===== Supplied passage
One advantage of Shepards Method is that it runs completely automatically. No parameters have to be set to obtain results. It automatically takes station density and grid size into account.

Kriging
Scales adapt automatically, smoothing, parameter free, continuous, global, extrapolating
The basis of Kriging is a probabilistic concept with the following assumptions:

The variable is random in space,
Invariance of translation,
Invariance of rotation.

Based on these assumptions a variogram is calculated. It gives the mean squared difference in the observed values as a function of the distance between the locations of observations. It can be shown that the estimate for the grid point can be expressed as a linear combination of the surrounding observations with weights following from the variogram. With the conditions given above the estimates are ‘blue’ (best linear unbiased estimators). This means that no other linear interpolation technique gives better results on average (smaller root mean square error). However, the above given assumptions mean that

the variable should be stochastic only with no deterministic part in it,
it makes no difference for the spatial correlation where you are,
direction does not matter.
==========
● Actions to take:
[1] Reproduce the rows, requests included, starting with the first row and going on through the row that contains "44 centimetres". In the answers, multiply every number (pixel coordinates and distances alike) by 1.2 and round to whole numbers, with halves rounded up.
[2] Proceed with the passage on interpolation methods from the point where it stops.
The passage above and the rows that follow were drawn from separate sources.
===== Information provided
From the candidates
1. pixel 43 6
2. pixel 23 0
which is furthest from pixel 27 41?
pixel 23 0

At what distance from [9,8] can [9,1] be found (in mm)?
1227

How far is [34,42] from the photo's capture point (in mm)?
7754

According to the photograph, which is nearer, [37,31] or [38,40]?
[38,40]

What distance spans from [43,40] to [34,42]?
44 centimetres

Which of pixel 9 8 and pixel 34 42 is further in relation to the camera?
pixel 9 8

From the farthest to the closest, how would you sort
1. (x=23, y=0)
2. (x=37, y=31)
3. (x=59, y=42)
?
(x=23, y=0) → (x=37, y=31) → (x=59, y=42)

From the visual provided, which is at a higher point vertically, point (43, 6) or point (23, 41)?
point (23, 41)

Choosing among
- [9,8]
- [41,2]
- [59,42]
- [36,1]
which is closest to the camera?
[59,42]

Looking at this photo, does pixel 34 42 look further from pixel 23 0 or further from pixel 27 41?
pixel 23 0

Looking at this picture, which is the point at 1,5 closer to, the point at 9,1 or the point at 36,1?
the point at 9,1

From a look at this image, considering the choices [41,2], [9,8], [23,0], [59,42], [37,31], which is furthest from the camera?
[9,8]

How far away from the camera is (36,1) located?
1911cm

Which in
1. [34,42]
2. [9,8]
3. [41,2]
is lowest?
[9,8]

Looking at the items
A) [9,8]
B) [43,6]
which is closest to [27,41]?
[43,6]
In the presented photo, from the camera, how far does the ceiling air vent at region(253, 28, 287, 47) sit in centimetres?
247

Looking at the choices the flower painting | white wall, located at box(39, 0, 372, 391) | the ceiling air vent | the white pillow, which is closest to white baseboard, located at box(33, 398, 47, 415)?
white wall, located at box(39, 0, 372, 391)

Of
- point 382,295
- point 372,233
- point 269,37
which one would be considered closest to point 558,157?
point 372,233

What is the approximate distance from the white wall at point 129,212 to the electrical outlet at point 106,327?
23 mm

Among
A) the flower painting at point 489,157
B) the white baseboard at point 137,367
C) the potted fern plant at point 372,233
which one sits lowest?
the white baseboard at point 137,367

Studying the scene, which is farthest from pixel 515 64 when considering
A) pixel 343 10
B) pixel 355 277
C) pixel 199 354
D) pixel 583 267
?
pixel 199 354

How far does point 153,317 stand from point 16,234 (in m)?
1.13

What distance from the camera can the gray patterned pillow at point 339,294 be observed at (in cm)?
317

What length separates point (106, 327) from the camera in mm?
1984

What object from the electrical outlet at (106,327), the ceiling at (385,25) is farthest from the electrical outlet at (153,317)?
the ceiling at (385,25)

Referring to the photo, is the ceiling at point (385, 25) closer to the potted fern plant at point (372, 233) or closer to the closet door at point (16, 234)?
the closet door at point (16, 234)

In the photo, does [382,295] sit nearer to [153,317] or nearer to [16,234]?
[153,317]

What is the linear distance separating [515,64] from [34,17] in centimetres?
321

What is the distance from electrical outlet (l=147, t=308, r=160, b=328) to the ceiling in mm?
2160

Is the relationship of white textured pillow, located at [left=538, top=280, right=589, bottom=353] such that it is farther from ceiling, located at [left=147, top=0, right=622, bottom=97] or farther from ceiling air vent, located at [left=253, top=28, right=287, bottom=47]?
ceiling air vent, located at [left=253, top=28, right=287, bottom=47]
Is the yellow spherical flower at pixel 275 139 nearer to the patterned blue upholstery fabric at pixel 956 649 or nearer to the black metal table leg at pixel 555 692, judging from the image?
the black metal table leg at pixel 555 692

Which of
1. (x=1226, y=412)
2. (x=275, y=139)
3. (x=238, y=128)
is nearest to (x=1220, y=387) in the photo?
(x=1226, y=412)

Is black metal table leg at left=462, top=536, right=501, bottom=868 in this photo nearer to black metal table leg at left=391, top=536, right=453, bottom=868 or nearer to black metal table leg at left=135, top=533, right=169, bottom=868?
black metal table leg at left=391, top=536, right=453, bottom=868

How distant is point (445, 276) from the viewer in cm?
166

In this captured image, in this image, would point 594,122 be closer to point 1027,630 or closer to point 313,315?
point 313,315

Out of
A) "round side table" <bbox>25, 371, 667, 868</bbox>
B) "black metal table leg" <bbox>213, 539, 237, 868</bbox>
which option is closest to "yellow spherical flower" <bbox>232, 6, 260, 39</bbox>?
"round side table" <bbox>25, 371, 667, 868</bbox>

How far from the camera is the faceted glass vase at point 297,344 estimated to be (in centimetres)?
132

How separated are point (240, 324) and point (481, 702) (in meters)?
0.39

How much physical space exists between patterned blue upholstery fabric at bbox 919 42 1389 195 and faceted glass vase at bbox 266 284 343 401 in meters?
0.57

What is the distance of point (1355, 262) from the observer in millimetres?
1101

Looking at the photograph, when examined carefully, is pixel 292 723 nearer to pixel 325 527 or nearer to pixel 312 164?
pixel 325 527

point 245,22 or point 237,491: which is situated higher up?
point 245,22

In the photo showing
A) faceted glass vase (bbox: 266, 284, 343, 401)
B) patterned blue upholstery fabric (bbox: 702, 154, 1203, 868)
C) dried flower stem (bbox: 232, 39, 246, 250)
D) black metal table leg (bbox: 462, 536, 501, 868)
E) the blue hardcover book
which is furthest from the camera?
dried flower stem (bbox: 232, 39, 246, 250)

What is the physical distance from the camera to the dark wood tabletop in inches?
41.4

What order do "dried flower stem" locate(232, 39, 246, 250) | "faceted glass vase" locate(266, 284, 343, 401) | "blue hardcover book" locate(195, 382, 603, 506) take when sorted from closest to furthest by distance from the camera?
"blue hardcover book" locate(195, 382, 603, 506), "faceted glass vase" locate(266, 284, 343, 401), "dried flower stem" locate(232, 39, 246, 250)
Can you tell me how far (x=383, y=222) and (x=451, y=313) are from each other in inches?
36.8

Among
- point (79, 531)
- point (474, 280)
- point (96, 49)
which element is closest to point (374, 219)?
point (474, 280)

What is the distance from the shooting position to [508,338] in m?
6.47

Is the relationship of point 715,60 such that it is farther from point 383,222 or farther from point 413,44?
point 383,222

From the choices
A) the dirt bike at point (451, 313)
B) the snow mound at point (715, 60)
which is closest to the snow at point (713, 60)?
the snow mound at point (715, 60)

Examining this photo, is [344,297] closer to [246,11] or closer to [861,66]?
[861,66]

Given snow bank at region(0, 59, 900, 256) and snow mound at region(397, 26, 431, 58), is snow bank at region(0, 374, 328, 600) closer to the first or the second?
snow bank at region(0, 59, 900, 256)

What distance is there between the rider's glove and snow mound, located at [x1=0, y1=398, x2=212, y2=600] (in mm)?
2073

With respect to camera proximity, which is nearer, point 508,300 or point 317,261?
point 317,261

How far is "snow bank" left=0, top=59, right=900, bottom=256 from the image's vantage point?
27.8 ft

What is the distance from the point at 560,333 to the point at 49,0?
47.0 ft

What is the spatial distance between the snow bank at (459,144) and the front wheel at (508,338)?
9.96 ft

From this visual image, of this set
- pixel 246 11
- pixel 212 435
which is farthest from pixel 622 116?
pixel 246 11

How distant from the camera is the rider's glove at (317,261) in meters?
==========
● Expected responses:
[1]
From the candidates
1. pixel 43 6
2. pixel 23 0
which is furthest from pixel 27 41?
pixel 28 0

At what distance from [9,8] can [9,1] be found (in mm)?
1472

How far is [34,42] from the photo's capture point (in mm)?
9305

According to the photograph, which is nearer, [37,31] or [38,40]?
[46,48]

What distance spans from [43,40] to [34,42]?
53 centimetres

[2]
Only if these conditions are fulfilled, it be shown that simple Kriging leads to ‘blue’ results.
Apart from simple Kriging, many variations of the method exist. One of them is Co-Kriging where another variable is taken into account. This can be either another climatological variable or any other reasonable one, e.g. altitude. Satellite Enhanced Data Interpolation (SEDI) is a special application of Co-Kriging. It uses the spatial pattern of satellite images of cold cloud top duration for the interpolation of tropical precipitation fields.

Thin-Plate Splines
Scale free, exact, parameter free, continuous, global, extrapolating
Thin-Plate Splines is a special kind of radial basis function. It can be seen as a deterministic method with a local stochastic component. The main condition is the minimum of curvature of the deterministic part. Another condition is that the interpolated surface has to meet the observations.
Also Thin-Plate Splines comes in a variety of versions. The deterministic part can be any arbitrary function. The so called smoothing Thin-Plate Splines allow a smoothing parameter to decide how strong the influence of the local stochastic part is. Note that minimization of curvature may lead to unreasonable extrapolations of local horizontal climate trends at the margins of the map.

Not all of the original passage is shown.